START Supplied data
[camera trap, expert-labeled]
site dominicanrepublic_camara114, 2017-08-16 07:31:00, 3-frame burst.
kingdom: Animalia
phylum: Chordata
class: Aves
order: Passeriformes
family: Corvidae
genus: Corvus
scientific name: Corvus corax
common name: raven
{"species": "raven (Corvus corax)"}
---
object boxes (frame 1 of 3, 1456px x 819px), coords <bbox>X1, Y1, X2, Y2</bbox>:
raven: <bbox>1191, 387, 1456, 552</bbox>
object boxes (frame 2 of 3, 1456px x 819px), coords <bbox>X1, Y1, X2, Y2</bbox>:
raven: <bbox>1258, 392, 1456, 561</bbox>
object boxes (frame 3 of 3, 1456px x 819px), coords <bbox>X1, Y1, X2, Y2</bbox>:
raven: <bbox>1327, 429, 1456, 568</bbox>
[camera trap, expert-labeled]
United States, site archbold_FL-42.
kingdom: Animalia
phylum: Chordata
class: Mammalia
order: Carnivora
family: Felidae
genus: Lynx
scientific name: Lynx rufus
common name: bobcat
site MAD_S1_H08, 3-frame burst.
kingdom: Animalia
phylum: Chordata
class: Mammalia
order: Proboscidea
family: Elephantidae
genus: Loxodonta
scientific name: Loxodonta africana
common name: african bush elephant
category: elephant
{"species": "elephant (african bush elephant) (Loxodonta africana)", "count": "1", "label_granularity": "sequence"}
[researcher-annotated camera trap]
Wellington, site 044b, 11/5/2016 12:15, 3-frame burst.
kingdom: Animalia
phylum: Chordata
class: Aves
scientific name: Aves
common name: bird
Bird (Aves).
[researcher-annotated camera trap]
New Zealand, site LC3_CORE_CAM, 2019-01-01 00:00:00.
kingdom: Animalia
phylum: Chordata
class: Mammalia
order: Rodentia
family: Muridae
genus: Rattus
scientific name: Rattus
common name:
END Supplied data
▶ _The problem_: Please transcribe all of the records, keeping every line exactly as it is.

▶ _Result for this exercise_:
[camera trap, expert-labeled]
site dominicanrepublic_camara114, 2017-08-16 07:31:00, 3-frame burst.
kingdom: Animalia
phylum: Chordata
class: Aves
order: Passeriformes
family: Corvidae
genus: Corvus
scientific name: Corvus corax
common name: raven
{"species": "raven (Corvus corax)"}
---
object boxes (frame 1 of 3, 1456px x 819px), coords <bbox>X1, Y1, X2, Y2</bbox>:
raven: <bbox>1191, 387, 1456, 552</bbox>
object boxes (frame 2 of 3, 1456px x 819px), coords <bbox>X1, Y1, X2, Y2</bbox>:
raven: <bbox>1258, 392, 1456, 561</bbox>
object boxes (frame 3 of 3, 1456px x 819px), coords <bbox>X1, Y1, X2, Y2</bbox>:
raven: <bbox>1327, 429, 1456, 568</bbox>
[camera trap, expert-labeled]
United States, site archbold_FL-42.
kingdom: Animalia
phylum: Chordata
class: Mammalia
order: Carnivora
family: Felidae
genus: Lynx
scientific name: Lynx rufus
common name: bobcat
site MAD_S1_H08, 3-frame burst.
kingdom: Animalia
phylum: Chordata
class: Mammalia
order: Proboscidea
family: Elephantidae
genus: Loxodonta
scientific name: Loxodonta africana
common name: african bush elephant
category: elephant
{"species": "elephant (african bush elephant) (Loxodonta africana)", "count": "1", "label_granularity": "sequence"}
[researcher-annotated camera trap]
Wellington, site 044b, 11/5/2016 12:15, 3-frame burst.
kingdom: Animalia
phylum: Chordata
class: Aves
scientific name: Aves
common name: bird
Bird (Aves).
[researcher-annotated camera trap]
New Zealand, site LC3_CORE_CAM, 2019-01-01 00:00:00.
kingdom: Animalia
phylum: Chordata
class: Mammalia
order: Rodentia
family: Muridae
genus: Rattus
scientific name: Rattus
common name:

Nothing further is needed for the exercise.